Running GKE Autopilot at Scale

3 min read

If you like what you see with Autopilot (now the recommended way to use GKE), and want to run it at scale, there are a few things to know when setting up the cluster, and scaling your workload.

Cluster Creation

To run a large Autopilot cluster, it’s advisable to do two things: 1) create the cluster with private networking (while not compulsory, public IPs are in short supply, and you may run into quota issues with public networking at large scale). 2) provision a large enough CIDR range for your nodes as this can’t be changed later (/13 to really future proof the cluster).

Bundling this advice into a creation command, you get the following:

CLUSTER_NAME=ap-scale-test5
REGION=us-west1
VERSION=1.24
gcloud container clusters create-auto $CLUSTER_NAME \
    --release-channel "rapid" --region $REGION \
    --cluster-version $VERSION \
    --cluster-ipv4-cidr "/13" \
    --enable-private-nodes

With private networking, if you need to reach the outside internet (which is likely), you’ll need to also setup Cloud NAT, like so:

gcloud compute routers create my-router \
    --region $REGION --network default 
gcloud beta compute routers nats create nat \
    --router=my-router --region=$REGION \
    --auto-allocate-nat-external-ips \
    --nat-all-subnet-ip-ranges

Quota

If you have a public cluster, you’ll need to ensure you have enough Compute Engine API “In-use IP addresses” quota, 1 per node. 1000 is currently the posted limit for Autopilot (it can actually stretch higher), so that would be a decent starting point.
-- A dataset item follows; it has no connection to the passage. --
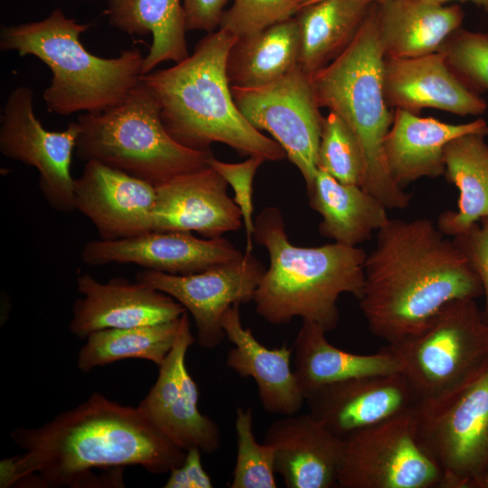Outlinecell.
<instances>
[{"instance_id": "6da1fadb", "label": "cell", "mask_w": 488, "mask_h": 488, "mask_svg": "<svg viewBox=\"0 0 488 488\" xmlns=\"http://www.w3.org/2000/svg\"><path fill=\"white\" fill-rule=\"evenodd\" d=\"M22 448L0 463V487H124L125 466L169 473L185 451L139 412L94 392L38 427H17Z\"/></svg>"}, {"instance_id": "7a4b0ae2", "label": "cell", "mask_w": 488, "mask_h": 488, "mask_svg": "<svg viewBox=\"0 0 488 488\" xmlns=\"http://www.w3.org/2000/svg\"><path fill=\"white\" fill-rule=\"evenodd\" d=\"M377 232L359 299L375 336L398 342L420 330L448 302L483 296L465 255L430 220L389 219Z\"/></svg>"}, {"instance_id": "3957f363", "label": "cell", "mask_w": 488, "mask_h": 488, "mask_svg": "<svg viewBox=\"0 0 488 488\" xmlns=\"http://www.w3.org/2000/svg\"><path fill=\"white\" fill-rule=\"evenodd\" d=\"M237 38L219 28L202 38L186 59L145 74L141 81L155 98L164 128L182 145L207 151L222 143L241 156L283 160L281 145L256 129L233 99L226 63Z\"/></svg>"}, {"instance_id": "277c9868", "label": "cell", "mask_w": 488, "mask_h": 488, "mask_svg": "<svg viewBox=\"0 0 488 488\" xmlns=\"http://www.w3.org/2000/svg\"><path fill=\"white\" fill-rule=\"evenodd\" d=\"M253 239L269 256V267L253 300L257 314L267 323L283 325L299 317L330 332L339 323V296L346 293L358 300L361 297L364 249L336 242L296 246L275 206L264 208L254 221Z\"/></svg>"}, {"instance_id": "5b68a950", "label": "cell", "mask_w": 488, "mask_h": 488, "mask_svg": "<svg viewBox=\"0 0 488 488\" xmlns=\"http://www.w3.org/2000/svg\"><path fill=\"white\" fill-rule=\"evenodd\" d=\"M89 28L60 8L41 21L1 28L2 51L35 56L51 70L42 95L51 113L103 112L122 103L141 81L145 56L140 50H125L115 58L94 55L80 40Z\"/></svg>"}, {"instance_id": "8992f818", "label": "cell", "mask_w": 488, "mask_h": 488, "mask_svg": "<svg viewBox=\"0 0 488 488\" xmlns=\"http://www.w3.org/2000/svg\"><path fill=\"white\" fill-rule=\"evenodd\" d=\"M384 59L373 3L352 43L311 80L318 106L337 114L361 145L365 164L361 187L388 210H403L411 195L391 178L384 153L394 119L383 90Z\"/></svg>"}, {"instance_id": "52a82bcc", "label": "cell", "mask_w": 488, "mask_h": 488, "mask_svg": "<svg viewBox=\"0 0 488 488\" xmlns=\"http://www.w3.org/2000/svg\"><path fill=\"white\" fill-rule=\"evenodd\" d=\"M80 131L75 151L84 161H97L154 185L209 165L211 150L199 151L176 142L164 128L159 105L142 82L119 105L78 117Z\"/></svg>"}, {"instance_id": "ba28073f", "label": "cell", "mask_w": 488, "mask_h": 488, "mask_svg": "<svg viewBox=\"0 0 488 488\" xmlns=\"http://www.w3.org/2000/svg\"><path fill=\"white\" fill-rule=\"evenodd\" d=\"M418 402L440 399L488 366V324L475 299L448 302L418 332L388 343Z\"/></svg>"}, {"instance_id": "9c48e42d", "label": "cell", "mask_w": 488, "mask_h": 488, "mask_svg": "<svg viewBox=\"0 0 488 488\" xmlns=\"http://www.w3.org/2000/svg\"><path fill=\"white\" fill-rule=\"evenodd\" d=\"M412 412L418 439L441 473L440 488H480L488 470V366Z\"/></svg>"}, {"instance_id": "30bf717a", "label": "cell", "mask_w": 488, "mask_h": 488, "mask_svg": "<svg viewBox=\"0 0 488 488\" xmlns=\"http://www.w3.org/2000/svg\"><path fill=\"white\" fill-rule=\"evenodd\" d=\"M412 409L344 438L340 488H440L441 473L421 446Z\"/></svg>"}, {"instance_id": "8fae6325", "label": "cell", "mask_w": 488, "mask_h": 488, "mask_svg": "<svg viewBox=\"0 0 488 488\" xmlns=\"http://www.w3.org/2000/svg\"><path fill=\"white\" fill-rule=\"evenodd\" d=\"M236 106L258 130L269 133L298 169L306 189L314 181L323 120L311 76L296 65L258 88L230 87Z\"/></svg>"}, {"instance_id": "7c38bea8", "label": "cell", "mask_w": 488, "mask_h": 488, "mask_svg": "<svg viewBox=\"0 0 488 488\" xmlns=\"http://www.w3.org/2000/svg\"><path fill=\"white\" fill-rule=\"evenodd\" d=\"M33 94L27 86L10 92L0 117V152L34 167L39 188L49 205L70 212L75 210V179L70 165L80 127L73 121L62 131L45 129L35 116Z\"/></svg>"}, {"instance_id": "4fadbf2b", "label": "cell", "mask_w": 488, "mask_h": 488, "mask_svg": "<svg viewBox=\"0 0 488 488\" xmlns=\"http://www.w3.org/2000/svg\"><path fill=\"white\" fill-rule=\"evenodd\" d=\"M266 269L251 252H244L235 260L198 273L172 275L144 269L136 280L178 301L194 321L198 344L211 350L226 337L221 324L225 312L235 304L254 300Z\"/></svg>"}, {"instance_id": "5bb4252c", "label": "cell", "mask_w": 488, "mask_h": 488, "mask_svg": "<svg viewBox=\"0 0 488 488\" xmlns=\"http://www.w3.org/2000/svg\"><path fill=\"white\" fill-rule=\"evenodd\" d=\"M194 341L185 311L174 345L158 367L155 384L136 408L184 451L196 447L211 454L221 446V431L217 423L198 408L199 389L186 367V354Z\"/></svg>"}, {"instance_id": "9a60e30c", "label": "cell", "mask_w": 488, "mask_h": 488, "mask_svg": "<svg viewBox=\"0 0 488 488\" xmlns=\"http://www.w3.org/2000/svg\"><path fill=\"white\" fill-rule=\"evenodd\" d=\"M243 253L221 237L200 239L191 232L151 230L117 240H90L80 257L92 267L131 263L145 269L189 275L230 262Z\"/></svg>"}, {"instance_id": "2e32d148", "label": "cell", "mask_w": 488, "mask_h": 488, "mask_svg": "<svg viewBox=\"0 0 488 488\" xmlns=\"http://www.w3.org/2000/svg\"><path fill=\"white\" fill-rule=\"evenodd\" d=\"M155 185L88 161L74 182V207L95 226L99 239L117 240L153 230Z\"/></svg>"}, {"instance_id": "e0dca14e", "label": "cell", "mask_w": 488, "mask_h": 488, "mask_svg": "<svg viewBox=\"0 0 488 488\" xmlns=\"http://www.w3.org/2000/svg\"><path fill=\"white\" fill-rule=\"evenodd\" d=\"M305 400L309 413L343 439L409 410L418 403L400 372L324 385L307 391Z\"/></svg>"}, {"instance_id": "ac0fdd59", "label": "cell", "mask_w": 488, "mask_h": 488, "mask_svg": "<svg viewBox=\"0 0 488 488\" xmlns=\"http://www.w3.org/2000/svg\"><path fill=\"white\" fill-rule=\"evenodd\" d=\"M76 285L81 297L73 304L69 329L80 339L105 329L173 321L186 311L169 295L136 280L116 277L102 283L89 274H82Z\"/></svg>"}, {"instance_id": "d6986e66", "label": "cell", "mask_w": 488, "mask_h": 488, "mask_svg": "<svg viewBox=\"0 0 488 488\" xmlns=\"http://www.w3.org/2000/svg\"><path fill=\"white\" fill-rule=\"evenodd\" d=\"M227 184L208 165L155 185L153 230L194 231L206 239L238 230L242 216Z\"/></svg>"}, {"instance_id": "ffe728a7", "label": "cell", "mask_w": 488, "mask_h": 488, "mask_svg": "<svg viewBox=\"0 0 488 488\" xmlns=\"http://www.w3.org/2000/svg\"><path fill=\"white\" fill-rule=\"evenodd\" d=\"M383 90L389 108L417 115L427 108L459 116H479L487 109L486 101L459 79L441 51L415 58H385Z\"/></svg>"}, {"instance_id": "44dd1931", "label": "cell", "mask_w": 488, "mask_h": 488, "mask_svg": "<svg viewBox=\"0 0 488 488\" xmlns=\"http://www.w3.org/2000/svg\"><path fill=\"white\" fill-rule=\"evenodd\" d=\"M264 442L273 447L275 471L286 487H338L344 439L309 412L275 420L267 427Z\"/></svg>"}, {"instance_id": "7402d4cb", "label": "cell", "mask_w": 488, "mask_h": 488, "mask_svg": "<svg viewBox=\"0 0 488 488\" xmlns=\"http://www.w3.org/2000/svg\"><path fill=\"white\" fill-rule=\"evenodd\" d=\"M239 305L230 307L221 320L226 337L233 344L227 353V367L242 378L255 380L266 412L297 414L305 400L291 368L293 349L286 344L271 349L260 343L250 328L243 327Z\"/></svg>"}, {"instance_id": "603a6c76", "label": "cell", "mask_w": 488, "mask_h": 488, "mask_svg": "<svg viewBox=\"0 0 488 488\" xmlns=\"http://www.w3.org/2000/svg\"><path fill=\"white\" fill-rule=\"evenodd\" d=\"M470 133L488 136L486 121L478 118L465 124H449L396 108L384 142L386 164L391 178L404 189L420 178L444 175L446 145Z\"/></svg>"}, {"instance_id": "cb8c5ba5", "label": "cell", "mask_w": 488, "mask_h": 488, "mask_svg": "<svg viewBox=\"0 0 488 488\" xmlns=\"http://www.w3.org/2000/svg\"><path fill=\"white\" fill-rule=\"evenodd\" d=\"M376 4L385 58H415L439 52L461 28L465 17L459 5L435 0H383Z\"/></svg>"}, {"instance_id": "d4e9b609", "label": "cell", "mask_w": 488, "mask_h": 488, "mask_svg": "<svg viewBox=\"0 0 488 488\" xmlns=\"http://www.w3.org/2000/svg\"><path fill=\"white\" fill-rule=\"evenodd\" d=\"M326 333L319 324L303 321L293 344L294 372L304 395L348 379L400 372L387 346L372 354L352 353L331 344Z\"/></svg>"}, {"instance_id": "484cf974", "label": "cell", "mask_w": 488, "mask_h": 488, "mask_svg": "<svg viewBox=\"0 0 488 488\" xmlns=\"http://www.w3.org/2000/svg\"><path fill=\"white\" fill-rule=\"evenodd\" d=\"M307 191L309 204L322 218L318 230L334 242L357 247L389 221L385 205L355 184L341 183L318 169Z\"/></svg>"}, {"instance_id": "4316f807", "label": "cell", "mask_w": 488, "mask_h": 488, "mask_svg": "<svg viewBox=\"0 0 488 488\" xmlns=\"http://www.w3.org/2000/svg\"><path fill=\"white\" fill-rule=\"evenodd\" d=\"M373 0H314L296 14L298 66L309 76L321 70L352 43Z\"/></svg>"}, {"instance_id": "83f0119b", "label": "cell", "mask_w": 488, "mask_h": 488, "mask_svg": "<svg viewBox=\"0 0 488 488\" xmlns=\"http://www.w3.org/2000/svg\"><path fill=\"white\" fill-rule=\"evenodd\" d=\"M104 14L108 23L128 35H152L142 73L164 61L186 59V23L183 0H108Z\"/></svg>"}, {"instance_id": "f1b7e54d", "label": "cell", "mask_w": 488, "mask_h": 488, "mask_svg": "<svg viewBox=\"0 0 488 488\" xmlns=\"http://www.w3.org/2000/svg\"><path fill=\"white\" fill-rule=\"evenodd\" d=\"M486 134L470 133L450 140L444 149L445 177L456 186V211L438 215L436 226L455 237L488 218V144Z\"/></svg>"}, {"instance_id": "f546056e", "label": "cell", "mask_w": 488, "mask_h": 488, "mask_svg": "<svg viewBox=\"0 0 488 488\" xmlns=\"http://www.w3.org/2000/svg\"><path fill=\"white\" fill-rule=\"evenodd\" d=\"M299 50L295 16L238 37L227 57L230 87L258 88L278 80L298 65Z\"/></svg>"}, {"instance_id": "4dcf8cb0", "label": "cell", "mask_w": 488, "mask_h": 488, "mask_svg": "<svg viewBox=\"0 0 488 488\" xmlns=\"http://www.w3.org/2000/svg\"><path fill=\"white\" fill-rule=\"evenodd\" d=\"M182 316L156 324L92 333L79 351L77 367L87 372L131 358L150 361L159 367L176 342Z\"/></svg>"}, {"instance_id": "1f68e13d", "label": "cell", "mask_w": 488, "mask_h": 488, "mask_svg": "<svg viewBox=\"0 0 488 488\" xmlns=\"http://www.w3.org/2000/svg\"><path fill=\"white\" fill-rule=\"evenodd\" d=\"M236 461L230 488H277L275 455L271 446L258 443L253 431L251 408L239 407L235 415Z\"/></svg>"}, {"instance_id": "d6a6232c", "label": "cell", "mask_w": 488, "mask_h": 488, "mask_svg": "<svg viewBox=\"0 0 488 488\" xmlns=\"http://www.w3.org/2000/svg\"><path fill=\"white\" fill-rule=\"evenodd\" d=\"M317 167L341 183L362 185L365 164L361 145L349 126L331 111L323 120Z\"/></svg>"}, {"instance_id": "836d02e7", "label": "cell", "mask_w": 488, "mask_h": 488, "mask_svg": "<svg viewBox=\"0 0 488 488\" xmlns=\"http://www.w3.org/2000/svg\"><path fill=\"white\" fill-rule=\"evenodd\" d=\"M459 79L476 93L488 90V33L462 27L440 50Z\"/></svg>"}, {"instance_id": "e575fe53", "label": "cell", "mask_w": 488, "mask_h": 488, "mask_svg": "<svg viewBox=\"0 0 488 488\" xmlns=\"http://www.w3.org/2000/svg\"><path fill=\"white\" fill-rule=\"evenodd\" d=\"M299 9L293 0H233L219 28L241 37L294 17Z\"/></svg>"}, {"instance_id": "d590c367", "label": "cell", "mask_w": 488, "mask_h": 488, "mask_svg": "<svg viewBox=\"0 0 488 488\" xmlns=\"http://www.w3.org/2000/svg\"><path fill=\"white\" fill-rule=\"evenodd\" d=\"M266 162L261 156H249L240 163H226L212 155L209 161L211 166L230 184L234 192V202L240 210L246 232V250L253 249V180L259 166Z\"/></svg>"}, {"instance_id": "8d00e7d4", "label": "cell", "mask_w": 488, "mask_h": 488, "mask_svg": "<svg viewBox=\"0 0 488 488\" xmlns=\"http://www.w3.org/2000/svg\"><path fill=\"white\" fill-rule=\"evenodd\" d=\"M452 239L480 279L484 296L482 312L488 324V218L481 220Z\"/></svg>"}, {"instance_id": "74e56055", "label": "cell", "mask_w": 488, "mask_h": 488, "mask_svg": "<svg viewBox=\"0 0 488 488\" xmlns=\"http://www.w3.org/2000/svg\"><path fill=\"white\" fill-rule=\"evenodd\" d=\"M202 451L196 447L185 451L183 463L169 472L164 488H211L213 483L203 468Z\"/></svg>"}, {"instance_id": "f35d334b", "label": "cell", "mask_w": 488, "mask_h": 488, "mask_svg": "<svg viewBox=\"0 0 488 488\" xmlns=\"http://www.w3.org/2000/svg\"><path fill=\"white\" fill-rule=\"evenodd\" d=\"M230 0H183L187 31L214 32Z\"/></svg>"}, {"instance_id": "ab89813d", "label": "cell", "mask_w": 488, "mask_h": 488, "mask_svg": "<svg viewBox=\"0 0 488 488\" xmlns=\"http://www.w3.org/2000/svg\"><path fill=\"white\" fill-rule=\"evenodd\" d=\"M435 1L441 4H446L452 1L470 2L477 5L481 9H483L484 12L488 13V0H435Z\"/></svg>"}, {"instance_id": "60d3db41", "label": "cell", "mask_w": 488, "mask_h": 488, "mask_svg": "<svg viewBox=\"0 0 488 488\" xmlns=\"http://www.w3.org/2000/svg\"><path fill=\"white\" fill-rule=\"evenodd\" d=\"M300 8L314 0H293Z\"/></svg>"}, {"instance_id": "b9f144b4", "label": "cell", "mask_w": 488, "mask_h": 488, "mask_svg": "<svg viewBox=\"0 0 488 488\" xmlns=\"http://www.w3.org/2000/svg\"><path fill=\"white\" fill-rule=\"evenodd\" d=\"M480 488H488V470L482 481Z\"/></svg>"}, {"instance_id": "7bdbcfd3", "label": "cell", "mask_w": 488, "mask_h": 488, "mask_svg": "<svg viewBox=\"0 0 488 488\" xmlns=\"http://www.w3.org/2000/svg\"><path fill=\"white\" fill-rule=\"evenodd\" d=\"M381 1H383V0H373V2H375V3H379V2H381Z\"/></svg>"}]
</instances>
The internet as a whole is running out of IPs, so it’s really best to use a private cluster, per the above. With a private cluster, you’ll still use an IP for the control plane, but the default quota is enough.

You’ll also need enough Compute Engine API “CPUs” quota. As a rule of thumb, multiply your workload allocatable by about 1.3-1.5 to get the CPU quota number (to account for node overhead).

This isn’t an exhaustive list, any time you think your scaling might be hampered by quota, simply look at the Quota page, and see if any are nearing the limit, and ask to increase.

Cluster Prewarming

Whether you use the Autopilot or Standard mode of operation of GKE, you will have a Kubernetes control plane that itself scales up in size to meet the demands of your cluster. The scale-up event itself can take about 15 minutes, and cause some interruption to the autoscaler adding capacity to the cluster. This can result in a frustrating scaling experience, where the cluster is shown to be “reconciling” in the UI, and things look stalled.

The good news is that this only happens once, so the solution is to pre-warm your cluster once.

We can do this with a short-lived Kubernetes Job. This job simply sleeps for an hour, then exits. Set the resource size, and parallelism (replica) count to match your expected high-water mark for the cluster, and run it once. You’ll then have a “pre-warmed” cluster, ready to handle scale events. Here’s an example to create 1000 pods of 250m vCPU (250 vCPU total allocated capacity).

apiVersion: batch/v1
kind: Job
metadata:
  name: balloon
spec:
  backoffLimit: 0
  parallelism: 1000
  template:
    spec:
      priorityClassName: balloon-priority
      terminationGracePeriodSeconds: 0
      containers:
      - name: ubuntu
        image: ubuntu
        command: ["sleep"]
        args: ["36000"]
        resources:
            requests:
              cpu: 250m
      restartPolicy: Never

prewarm-job.yaml

Deploy the job, like so:

# Deploy the prewarm job
kubectl create -f https://raw.githubusercontent.com/WilliamDenniss/autopilot-examples/main/scale-testing/prewarm-job.yaml

# Monitor the rollout
kubectl get pods -w

During this pre-warming step, if you visit the UI, you’ll likely see a message that the cluster is repairing. What is actually happening is that the control-plane is being scaled up. You may also hit quota issues during this step (monitor the Quota page to check), now would be a good time to raise them.

Capacity Reservation

If you performed the above two steps, you should have a cluster that can handle scaling. There’s one more thing you can do if you want a really optimal experience, and that is reserve some capacity a few minutes ahead of your scaling event. You can use the Balloon Job technique to do this.

Summary

By combining these 3 steps, at particularly the first 2, you should be well set up for success in scaling a large workload. You might feel that Autopilot could ideally be a little more “auto” here, which is fair—rest assured that the team is working to improve this experience. For now, these hopefully-simple steps can set you up for success.